Vyken, we’re waiting. Matix said.
He groaned as he looked into Danya’s sparkling green eyes. “We have to go, they’re waiting. I’d much rather finish what we started.”
Danya sighed and kissed him lightly on the mouth. Mine! “Okay, there’s lots to do, that’s for sure.” Reluctantly, she unfolded her legs from around him, and he lowered her until her feet were on the floor. She felt just a little shaky, fighting down her arousal. She gave Vyken a weak smile as he was apparently having the same problem.
“I better use the lav,” she said and hurried to take care of business. She needed a quick clean up because she didn’t want to get in the transport with three other cyborgs scenting her desire. They were not Vyken even though they would know it was for him.
Vyken gave her a knowing look when she came back out but didn’t say anything. While he was waiting, he had signaled James who was waiting in the hallway when they emerged from Danya’s cabin. He also gave his daughter a look but didn’t say anything. It wasn’t hard to figure out what they had been doing with one look at her kiss-swollen lips.
Actually, she thought her father seemed content with Vyken wooing her. He was powerful and capable of protecting her and enamored. Danya smiled. She was smitten too. They walked to the lift together with Vyken resting his hand on Danya’s back.
On their way to the landing bay, they stopped at the storeroom, and Vyken went inside and brought out two side arms with belts and holsters for Danya and James. He handed one to each of them.
“We’ll just go outside for a few minutes, and I will show you how to used them,” Vyken said. “Jolt and Brekar set up a target for you to practice.” James and Danya put on the belts and went out into the grassy field beside the ship. Vyken showed Danya the settings and how to sight it while Brekar showed James. It didn’t take long for then both to get the hang of shooting the beam weapon. Neither was a crack shot, but a broad beam setting could be used if necessary.
It made Vyken feel better for them to be armed in case they got separated and he c
ouldn’t protect Danya or her father. He and his brothers would protect them with their lives, but they all knew how things could go wrong in a battle situation.
Half an hour later, they were headed back to Chicago.
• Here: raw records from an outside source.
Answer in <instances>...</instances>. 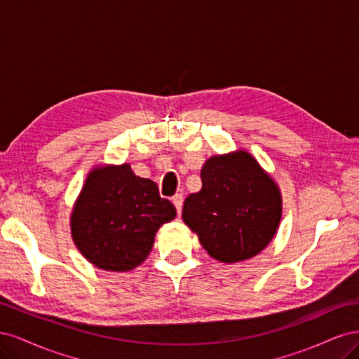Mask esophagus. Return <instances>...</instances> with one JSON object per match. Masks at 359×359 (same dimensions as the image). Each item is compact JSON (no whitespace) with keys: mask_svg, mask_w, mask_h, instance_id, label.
Here are the masks:
<instances>
[{"mask_svg":"<svg viewBox=\"0 0 359 359\" xmlns=\"http://www.w3.org/2000/svg\"><path fill=\"white\" fill-rule=\"evenodd\" d=\"M182 201H184L182 194H175V196L172 198V202H173V205H175V208H177L178 215L181 214V210H182Z\"/></svg>","mask_w":359,"mask_h":359,"instance_id":"obj_1","label":"esophagus"}]
</instances>
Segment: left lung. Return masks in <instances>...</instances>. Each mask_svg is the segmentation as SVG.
Masks as SVG:
<instances>
[{"label": "left lung", "mask_w": 359, "mask_h": 359, "mask_svg": "<svg viewBox=\"0 0 359 359\" xmlns=\"http://www.w3.org/2000/svg\"><path fill=\"white\" fill-rule=\"evenodd\" d=\"M201 180L202 189L184 202L182 220L208 255L233 264L262 252L283 210L276 181L244 149L206 160Z\"/></svg>", "instance_id": "obj_1"}]
</instances>
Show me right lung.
Masks as SVG:
<instances>
[{"mask_svg": "<svg viewBox=\"0 0 359 359\" xmlns=\"http://www.w3.org/2000/svg\"><path fill=\"white\" fill-rule=\"evenodd\" d=\"M177 210L154 181L136 177L127 163L97 166L85 180L70 217L76 247L94 266L130 271L148 257L161 224Z\"/></svg>", "mask_w": 359, "mask_h": 359, "instance_id": "1", "label": "right lung"}]
</instances>
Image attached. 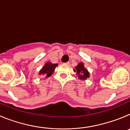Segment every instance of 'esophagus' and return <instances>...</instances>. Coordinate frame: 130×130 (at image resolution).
<instances>
[{"label": "esophagus", "instance_id": "1", "mask_svg": "<svg viewBox=\"0 0 130 130\" xmlns=\"http://www.w3.org/2000/svg\"><path fill=\"white\" fill-rule=\"evenodd\" d=\"M65 64H66V65H69V64H70V62H67L65 63Z\"/></svg>", "mask_w": 130, "mask_h": 130}]
</instances>
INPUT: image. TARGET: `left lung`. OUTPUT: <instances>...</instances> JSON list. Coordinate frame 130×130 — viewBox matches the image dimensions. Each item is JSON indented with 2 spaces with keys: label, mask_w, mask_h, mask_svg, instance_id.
<instances>
[{
  "label": "left lung",
  "mask_w": 130,
  "mask_h": 130,
  "mask_svg": "<svg viewBox=\"0 0 130 130\" xmlns=\"http://www.w3.org/2000/svg\"><path fill=\"white\" fill-rule=\"evenodd\" d=\"M73 72H76V75H77L80 80L85 81L90 77V73L88 70L85 68L83 62H79L77 66L75 67Z\"/></svg>",
  "instance_id": "obj_1"
}]
</instances>
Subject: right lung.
I'll use <instances>...</instances> for the list:
<instances>
[{
  "label": "right lung",
  "instance_id": "1",
  "mask_svg": "<svg viewBox=\"0 0 130 130\" xmlns=\"http://www.w3.org/2000/svg\"><path fill=\"white\" fill-rule=\"evenodd\" d=\"M57 66H58L57 64H53L50 62H47L45 64L44 66L40 70L39 75L44 76L45 78L49 77L53 73L55 68L57 67Z\"/></svg>",
  "mask_w": 130,
  "mask_h": 130
}]
</instances>
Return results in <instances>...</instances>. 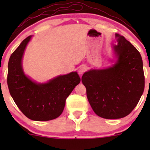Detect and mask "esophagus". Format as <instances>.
I'll use <instances>...</instances> for the list:
<instances>
[{
  "instance_id": "obj_1",
  "label": "esophagus",
  "mask_w": 150,
  "mask_h": 150,
  "mask_svg": "<svg viewBox=\"0 0 150 150\" xmlns=\"http://www.w3.org/2000/svg\"><path fill=\"white\" fill-rule=\"evenodd\" d=\"M86 70V67L85 66V65H81V66L79 67L78 68V74L79 75H82L85 72Z\"/></svg>"
}]
</instances>
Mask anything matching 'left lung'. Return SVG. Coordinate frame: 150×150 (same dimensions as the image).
<instances>
[{"label": "left lung", "instance_id": "left-lung-1", "mask_svg": "<svg viewBox=\"0 0 150 150\" xmlns=\"http://www.w3.org/2000/svg\"><path fill=\"white\" fill-rule=\"evenodd\" d=\"M112 49L116 61L104 69L85 72L82 82L93 111L106 119L128 116L144 92L143 63L140 52L124 37L116 34Z\"/></svg>", "mask_w": 150, "mask_h": 150}]
</instances>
James directed them to a section where he knew of people who would jump at the chance for a better life with food and shelter for their children.
Matix set the transport down in an open lot near where Danya and her father had lived for the last three months. Three other families lived in the same building that was just a hovel. It didn’t look safe to enter with only two stories, and the basement left. The windows were gone.
There was no heat, electricity or running water almost anywhere in the city, but they were near the river. The quality of the water for drinking was questionable. Rainwater was safer depending how it was collected. Food was scarce, but there were still fish in the river and the lake, sewer rats, and small animals. Grown over lots and greenways provided certain edible plants for those who knew what to look for.
Occasional gunfire could be heard in the distance, and small groups of gang members patrolled the streets of their territory. No place was truly safe.
The cyborgs waited outside the building while James and Danya went inside to talk to the people about moving to the Enclave. They also stopped to pick up a what few possessions that they valued. Though he hated to leave any of them, James didn’t take the entire pile of tattered books he had collected.
It didn’t take James and Danya long to convince their friends that they would have a better life in the enclave. Food, water, and a safe place for their children were more than they could hope for in the ruins of a once renowned city. Seeing their two friends in fresh, clean clothing and well rested was enough to convince them.
While those people collected their meager possessions, the cyborgs accompanied the father and daughter to two more tattered buildings. One woman didn’t want to leave because her mate was out looking for food, but with everyone else going, she was afraid to stay alone.